Does Universal Preschool Hit the Target? Program Access and Preschool Impacts

(pdf) by Elizabeth U. Cascio

Main finding: Preschool programs targeted at the poor don’t work nearly as well as universal pre-school programs.
Nominating economist: Diane Schanzenbach, Northwestern University
Specialization: Poverty and public policy
Why? “This is the paper from the last year that has most changed my mind about something that I thought I knew about. Cascio looks at states with universal vs. targeted preschool programs. I had been a proponent of targeted programs, because so many kids who go to universal programs would have gone [to a paid program] anyway, and so offering them a slot in a universal program drives up the public costs of the program, but doesn’t change whether the child gets preschool.
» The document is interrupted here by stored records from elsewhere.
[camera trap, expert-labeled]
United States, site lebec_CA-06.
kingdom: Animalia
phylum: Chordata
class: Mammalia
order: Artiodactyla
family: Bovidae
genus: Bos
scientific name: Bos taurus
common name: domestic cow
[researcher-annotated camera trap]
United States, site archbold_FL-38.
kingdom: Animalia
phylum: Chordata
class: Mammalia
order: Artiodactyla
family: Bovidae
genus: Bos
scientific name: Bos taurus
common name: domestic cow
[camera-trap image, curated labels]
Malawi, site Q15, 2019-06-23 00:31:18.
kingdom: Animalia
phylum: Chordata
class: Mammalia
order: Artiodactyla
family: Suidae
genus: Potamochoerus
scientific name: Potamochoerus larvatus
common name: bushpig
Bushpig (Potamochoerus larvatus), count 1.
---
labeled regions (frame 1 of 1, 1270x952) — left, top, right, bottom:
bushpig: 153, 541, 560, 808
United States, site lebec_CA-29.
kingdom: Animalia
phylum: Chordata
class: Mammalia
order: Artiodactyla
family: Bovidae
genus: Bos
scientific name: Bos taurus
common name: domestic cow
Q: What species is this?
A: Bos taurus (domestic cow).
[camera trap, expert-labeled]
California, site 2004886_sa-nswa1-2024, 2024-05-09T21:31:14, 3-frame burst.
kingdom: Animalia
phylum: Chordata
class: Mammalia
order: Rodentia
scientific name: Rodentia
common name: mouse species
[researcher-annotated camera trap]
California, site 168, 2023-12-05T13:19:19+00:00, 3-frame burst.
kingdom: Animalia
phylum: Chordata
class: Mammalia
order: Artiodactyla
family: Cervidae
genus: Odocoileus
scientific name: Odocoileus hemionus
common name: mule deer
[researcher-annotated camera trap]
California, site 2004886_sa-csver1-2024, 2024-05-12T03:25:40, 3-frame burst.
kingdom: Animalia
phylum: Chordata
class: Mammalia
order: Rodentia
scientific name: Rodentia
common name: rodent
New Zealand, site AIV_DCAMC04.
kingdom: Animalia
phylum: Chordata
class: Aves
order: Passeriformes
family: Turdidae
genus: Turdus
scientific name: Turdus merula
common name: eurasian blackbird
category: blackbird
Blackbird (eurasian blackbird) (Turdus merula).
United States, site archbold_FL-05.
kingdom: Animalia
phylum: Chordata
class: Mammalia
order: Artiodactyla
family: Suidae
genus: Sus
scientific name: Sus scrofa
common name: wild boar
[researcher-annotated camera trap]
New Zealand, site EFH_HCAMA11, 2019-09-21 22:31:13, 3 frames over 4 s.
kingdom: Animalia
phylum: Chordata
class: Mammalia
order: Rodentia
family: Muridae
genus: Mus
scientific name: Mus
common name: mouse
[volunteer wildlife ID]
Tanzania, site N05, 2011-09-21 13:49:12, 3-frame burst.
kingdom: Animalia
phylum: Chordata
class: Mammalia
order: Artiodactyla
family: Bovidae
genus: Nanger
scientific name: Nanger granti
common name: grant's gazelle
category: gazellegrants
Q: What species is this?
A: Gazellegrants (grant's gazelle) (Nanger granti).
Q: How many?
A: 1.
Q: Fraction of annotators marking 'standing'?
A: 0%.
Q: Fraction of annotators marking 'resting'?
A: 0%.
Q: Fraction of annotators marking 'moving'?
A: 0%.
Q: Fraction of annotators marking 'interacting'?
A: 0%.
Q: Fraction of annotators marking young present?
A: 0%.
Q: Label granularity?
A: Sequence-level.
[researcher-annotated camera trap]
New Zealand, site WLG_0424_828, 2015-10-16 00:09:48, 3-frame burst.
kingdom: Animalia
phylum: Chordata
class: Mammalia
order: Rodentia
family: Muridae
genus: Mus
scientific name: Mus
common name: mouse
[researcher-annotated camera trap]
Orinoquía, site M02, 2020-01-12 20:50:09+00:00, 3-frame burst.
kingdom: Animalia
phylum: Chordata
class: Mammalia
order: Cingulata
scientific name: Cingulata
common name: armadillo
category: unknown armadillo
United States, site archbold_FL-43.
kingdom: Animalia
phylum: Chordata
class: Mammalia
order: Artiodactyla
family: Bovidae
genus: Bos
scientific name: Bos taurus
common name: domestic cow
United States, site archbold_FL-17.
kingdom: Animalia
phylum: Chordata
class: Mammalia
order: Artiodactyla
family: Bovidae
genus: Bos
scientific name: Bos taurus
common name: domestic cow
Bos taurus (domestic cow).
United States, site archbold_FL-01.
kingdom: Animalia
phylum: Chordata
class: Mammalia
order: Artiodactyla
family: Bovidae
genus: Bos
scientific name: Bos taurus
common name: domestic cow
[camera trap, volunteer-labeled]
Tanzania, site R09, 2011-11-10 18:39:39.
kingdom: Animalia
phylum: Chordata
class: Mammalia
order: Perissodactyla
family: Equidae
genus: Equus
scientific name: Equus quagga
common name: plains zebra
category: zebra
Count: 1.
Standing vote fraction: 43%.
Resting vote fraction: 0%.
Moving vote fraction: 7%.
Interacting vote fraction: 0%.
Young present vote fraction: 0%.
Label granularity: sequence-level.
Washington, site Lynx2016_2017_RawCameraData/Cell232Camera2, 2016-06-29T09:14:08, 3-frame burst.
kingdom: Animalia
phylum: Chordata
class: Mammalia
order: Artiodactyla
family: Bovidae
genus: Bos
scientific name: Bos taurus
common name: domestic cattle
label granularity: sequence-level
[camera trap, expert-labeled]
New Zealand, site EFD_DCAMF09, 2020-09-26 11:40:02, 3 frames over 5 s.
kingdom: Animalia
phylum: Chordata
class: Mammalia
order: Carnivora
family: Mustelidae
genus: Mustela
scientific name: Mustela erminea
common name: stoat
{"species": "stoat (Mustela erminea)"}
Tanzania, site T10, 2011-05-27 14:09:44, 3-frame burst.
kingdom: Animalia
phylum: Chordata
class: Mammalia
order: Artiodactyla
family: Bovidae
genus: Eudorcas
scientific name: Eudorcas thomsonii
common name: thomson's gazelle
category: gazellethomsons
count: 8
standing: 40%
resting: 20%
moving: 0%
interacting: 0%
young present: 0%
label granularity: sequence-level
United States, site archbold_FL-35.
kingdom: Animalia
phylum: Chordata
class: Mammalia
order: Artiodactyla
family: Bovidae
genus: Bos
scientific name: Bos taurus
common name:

Cascio’s paper shows that the benefits in terms of student outcomes are all coming only from the states with universal programs, not the targeted ones. I think this means we have to support universal pre-k programs, and the large price tags that go along with them.”

The Macroeconomic Impact of Microeconomic Shocks

 (pdf) by David Baqaee and Emmanuel Farhi

Main finding: Shocks to the economy in certain sectors can have larger effects on the entire economy than previously thought.
Nominating economist: Jean Tirole, Toulouse School of Economics, winner of the 2014 Nobel prize in economics
Specialization: Industrial organization
Why? “Baqaee and Farhi open up the black box of aggregate production by modeling the network linkages between firms and sectors, and demonstrate the emergence of important nonlinearities. This discovery has far-ranging macroeconomic implications, from the microeconomic origins of business cycles to the identification of key sectors with a disproportionate influence on the overall economy. For example, it leads to a radical revaluation, by a full factor of four, of the macroeconomic impact of the 1970s oil shocks. This opens up a fascinating research direction to build a more realistic macroeconomics, from the grounds up, with realistic microeconomic foundations.”

Comments have been lightly edited and/or condensed.